Cass. com., 29 juin 2022, n° 20-16.035
COUR DE CASSATION
Arrêt
Cassation
COMPOSITION DE LA JURIDICTION
Président :
M. Rémery
Rapporteur :
Mme Kass-Danno
Avocats :
SCP Duhamel-Rameix-Gury-Maitre, SCP Marc Lévis
Faits et procédure
1. Selon l'arrêt attaqué (Paris, 13 janvier 2020), se prévalant d'un contrat de transport de colis conclu le 17 août 2016 avec la société Almana, devenue Auxceon, la société Chronopost l'a assignée en paiement de diverses factures.
Examen des moyens
Sur le moyen du pourvoi principal
Enoncé du moyen
2. La société Auxceon fait grief à l'arrêt de condamner la société Almana à verser à la société Chronopost une certaine somme, avec intérêts, alors « que ne peut être tenu sur le fondement d'un mandat apparent, la personne demeurée complètement étrangère à l'apparence alléguée d'un mandataire ; qu'en retenant néanmoins l'existence d'un mandant apparent, après avoir relevé que c'est au prix d'une usurpation d'identité et d'usage de faux que M. [I] s'était fait passer pour un membre de la société Almana, ce dont il résultait que la société Almana était demeurée complètement étrangère à l'apparence alléguée, la cour d'appel, qui n'a pas déduit les conséquences légales de ses constatations, a violé l'article 1998 du code civil. »
Réponse de la Cour
Vu l'article 1998 du code civil :
3. Il résulte de ce texte que le mandant peut être engagé sur le fondement d'un mandat apparent, même en l'absence d'une faute susceptible de lui être reprochée, si la croyance du tiers à l'étendue des pouvoirs du mandataire est légitime, ce caractère supposant que les circonstances, auxquelles le mandant n'est pas complètement étranger, autorisaient le tiers à ne pas vérifier les limites exactes de ces pouvoirs.
4. Pour condamner la société Almana à payer à la société Chronopost une certaine somme, après avoir retenu qu'elle avait été la victime d'une escroquerie commise par M. [I], connu pour des faits d'usurpation d'identité et d'usage de faux au préjudice de nombreuses autres victimes, l'arrêt constate que la société Almana a déposé plainte pour ces faits d'escroquerie le 16 septembre 2016, au vu notamment d'une facture de 94,15 euros adressée par la société Chronopost le 14 septembre 2016 mais qu'elle n'en a pas pour autant informé cette dernière avant le 2 février 2017, malgré la réception successive de factures les 30 septembre et 31 octobre 2016 et des demandes d'explication les 30 novembre et 2 décembre 2016. Il en déduit que la société Almana ne peut reprocher à la société Chronopost un défaut de diligences qu'elle n'a pas entreprises elle-même, ni en protégeant ses propres données personnelles, ni en l'informant au plus tôt des faits d'escroquerie dont elle estimait être la victime.
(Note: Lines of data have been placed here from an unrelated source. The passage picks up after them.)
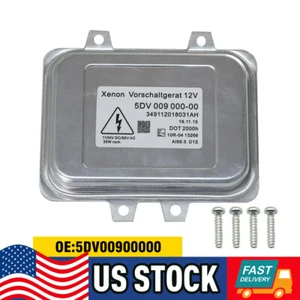 For 2007-2014 Cadillac Escalade Headlight Xenon Ballast Control Unit 5DV00900000 - Picture 1 of 8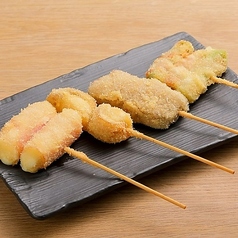 プレミアム4本盛り合わせ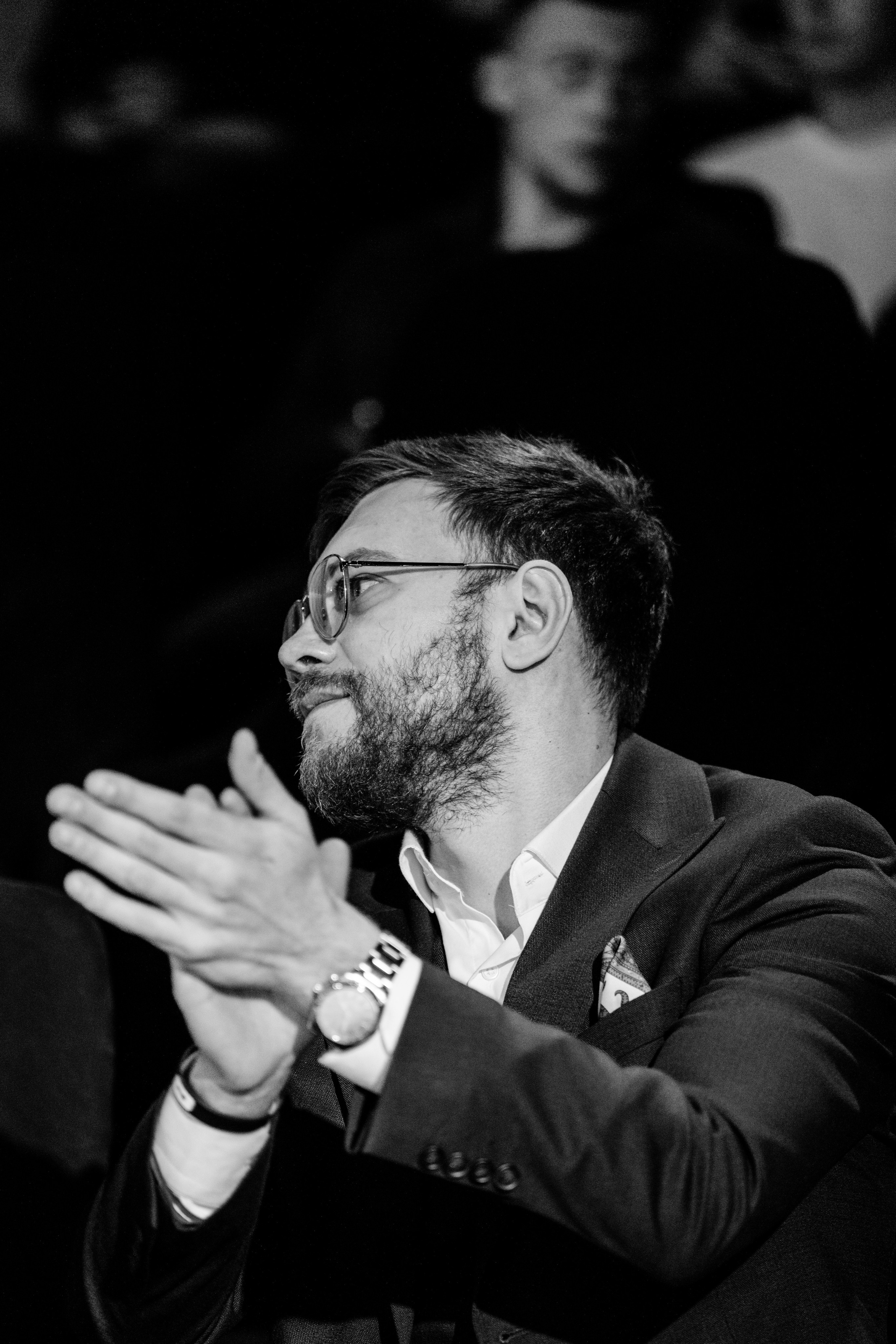 Турнир трейдеров в Москве. Репортажный фотограф Москва Сергей Дружинин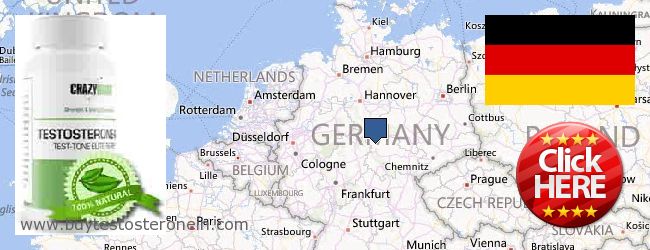 Hol lehet megvásárolni Testosterone online Germany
Et il retient que, compte tenu de ses activités de transporteur de colis, la société Chronopost était autorisée à ne pas vérifier l'exactitude des pouvoirs de M. [I] qui lui étaient déclarés sur l'honneur, au visa de données ayant l'apparence de la sincérité, et qu'elle a ainsi été légitime à accepter les informations fournies au jour du contrat.
5. En se déterminant ainsi, sans rechercher si la société Almana n'avait pas été complètement étrangère à l'apparence ainsi créée, la cour d'appel a privé sa décision de base légale.
Portée et conséquences de la cassation
Vu l'article 624 du code de procédure civile :
6. La cassation, sur le moyen du pourvoi principal, du chef de dispositif condamnant la société Almana à verser à la société Chronopost la somme de 18 340,18 euros, avec intérêts au taux égal au taux de refinancement de la Banque centrale européenne majoré de 10 points de pourcentage et ce à compter de l'assignation entraîne, par voie de conséquence, celle des chefs de l'arrêt ordonnant la capitalisation des intérêts et condamnant la société Almana à verser à la société Chronopost la somme de 160 euros au titre des frais de recouvrement, qui s'y rattachent par un lien de dépendance nécessaire.
PAR CES MOTIFS, et sans qu'il y ait lieu de statuer sur le pourvoi incident, la Cour :
CASSE ET ANNULE, en toutes ses dispositions, l'arrêt rendu le 13 janvier 2020, entre les parties, par la cour d'appel de Paris ;
Remet l'affaire et les parties dans l'état où elles se trouvaient avant cet arrêt et les renvoie devant la cour d'appel de Paris, autrement composée.